En ce début d’année 2024, les députés européens et le Conseil ont conclu différents accords en matière de lutte contre le blanchiment et le financement du terrorisme (« LCB-FT ») afin d’harmoniser et renforcer les règles dans l’ensemble de l’UE :
- Accord provisoire relatif :
o au Règlement relatif à la prévention de l’utilisation du système financier aux fins du blanchiment de capitaux ou du financement du terrorisme lequel a pour objectif, notamment :
d’étendre la liste des assujettis à la LCB-FT aux clubs et agents de football professionnels, à tous les prestataires de services sur crypto-actifs, ou encore aux négociants de voitures de luxe, d’avions et de yachts ;
de limiter à l’échelle européenne les paiements en espèce à 10.000 euros ;
d’harmoniser les règles de l’UE relatives aux bénéficiaires effectifs et les rendre plus transparentes.
o à la Directive relative à la lutte contre le blanchiment de capitaux laquelle a pour objectif, notamment :
de renforcer les pouvoirs des cellules de renseignement financier présentes dans chaque état membre ;
de mettre en place dans chaque état membre une surveillance adéquate et efficace par un ou plusieurs superviseurs
Le règlement et la directive formeront un corpus réglementaire unique en matière de LCB-FT, le règlement organisant les règles applicables au secteur privé et la directive couvrant l’organisation des systèmes institutionnels de LCB-FT au niveau national dans les États membres. L’accord doit être formellement adopté par le Parlement et le Conseil avant de pouvoir entrer en vigueur (date indicative de la séance plénière : 22 avril 2024).

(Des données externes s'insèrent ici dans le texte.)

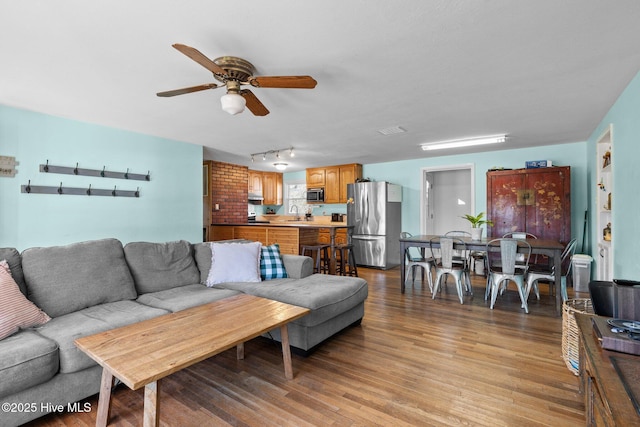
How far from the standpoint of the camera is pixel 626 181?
2.66 metres

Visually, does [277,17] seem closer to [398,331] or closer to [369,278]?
[398,331]

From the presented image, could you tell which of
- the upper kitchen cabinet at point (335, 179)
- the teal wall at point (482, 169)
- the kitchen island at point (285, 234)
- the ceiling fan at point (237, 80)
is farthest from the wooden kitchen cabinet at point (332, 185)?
the ceiling fan at point (237, 80)

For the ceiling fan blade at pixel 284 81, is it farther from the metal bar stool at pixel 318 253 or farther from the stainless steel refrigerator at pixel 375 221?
the stainless steel refrigerator at pixel 375 221

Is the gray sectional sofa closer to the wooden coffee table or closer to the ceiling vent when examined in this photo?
the wooden coffee table

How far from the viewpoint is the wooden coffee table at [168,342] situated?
1.32 m

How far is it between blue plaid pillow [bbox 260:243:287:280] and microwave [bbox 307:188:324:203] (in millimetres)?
3995

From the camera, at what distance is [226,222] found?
6.46 meters

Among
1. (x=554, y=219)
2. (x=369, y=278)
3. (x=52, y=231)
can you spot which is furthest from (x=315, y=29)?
(x=554, y=219)

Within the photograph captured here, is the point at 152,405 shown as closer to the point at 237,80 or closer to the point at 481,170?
the point at 237,80

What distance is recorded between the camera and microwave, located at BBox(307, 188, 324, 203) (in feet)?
23.7

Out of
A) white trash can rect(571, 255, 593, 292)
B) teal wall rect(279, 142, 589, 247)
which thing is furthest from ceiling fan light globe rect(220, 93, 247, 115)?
white trash can rect(571, 255, 593, 292)

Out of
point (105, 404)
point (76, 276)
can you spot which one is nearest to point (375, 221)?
point (76, 276)

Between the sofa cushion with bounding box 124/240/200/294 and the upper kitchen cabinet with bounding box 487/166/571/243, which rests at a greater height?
the upper kitchen cabinet with bounding box 487/166/571/243

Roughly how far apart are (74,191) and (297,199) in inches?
199
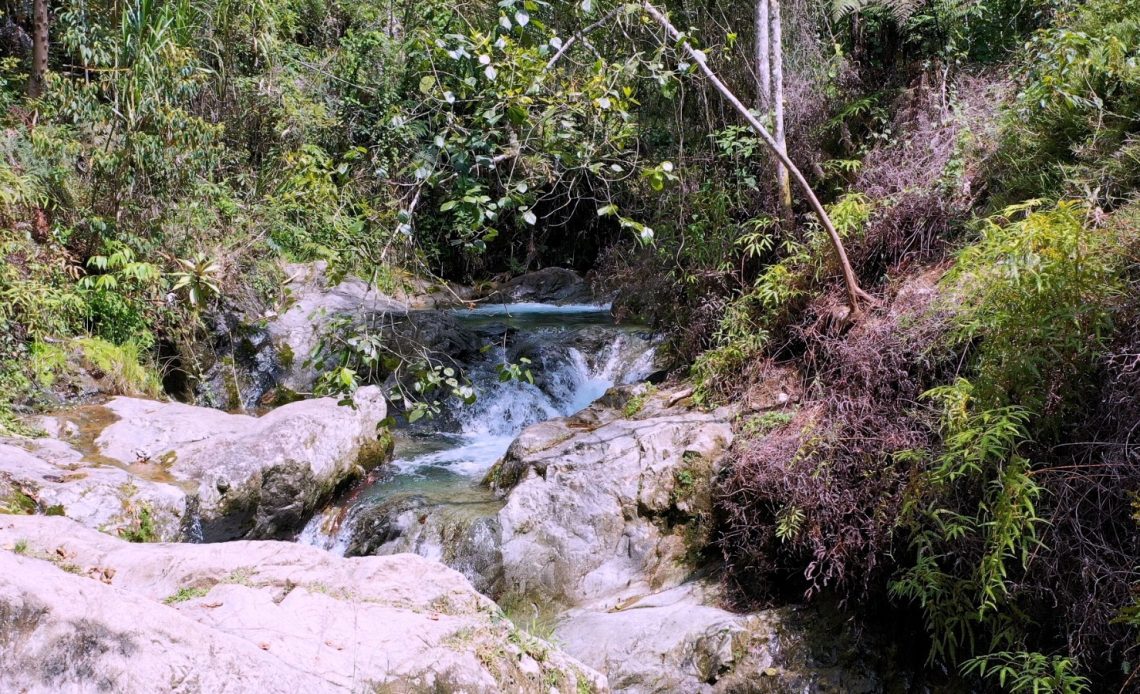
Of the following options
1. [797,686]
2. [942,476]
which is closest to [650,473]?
[797,686]

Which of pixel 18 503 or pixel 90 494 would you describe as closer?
pixel 18 503

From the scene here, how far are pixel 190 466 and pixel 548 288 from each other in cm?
893

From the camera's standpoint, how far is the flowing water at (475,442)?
6.07 m

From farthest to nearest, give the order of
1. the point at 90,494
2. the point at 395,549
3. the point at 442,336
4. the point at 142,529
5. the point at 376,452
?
the point at 442,336, the point at 376,452, the point at 395,549, the point at 142,529, the point at 90,494

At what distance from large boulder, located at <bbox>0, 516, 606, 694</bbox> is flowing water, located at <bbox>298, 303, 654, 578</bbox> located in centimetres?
206

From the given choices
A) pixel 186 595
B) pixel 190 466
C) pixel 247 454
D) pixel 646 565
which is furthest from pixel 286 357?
pixel 186 595

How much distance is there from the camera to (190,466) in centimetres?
622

- Accord relatif au siège de la nouvelle autorité de l’UE de lutte contre le blanchiment de capitaux (ALBC) :
S’agissant de l’autorité européenne de lutte contre le blanchiment d’argent et le financement du terrorisme (ALBC ou AMLA (« Anti-Money Laundering Authority »)) dont la création a été proposée en 2021 par la Commission européenne et qui aura pour mission d’améliorer la surveillance en matière de LCB-FT dans l’UE et de soutenir la coopération entre les cellules de renseignement financier, le 22 février 2024, les représentants du Conseil et du Parlement européen sont parvenus à un accord sur le siège de cette future autorité qui sera basée à Francfort et débutera ses activités courant 2025.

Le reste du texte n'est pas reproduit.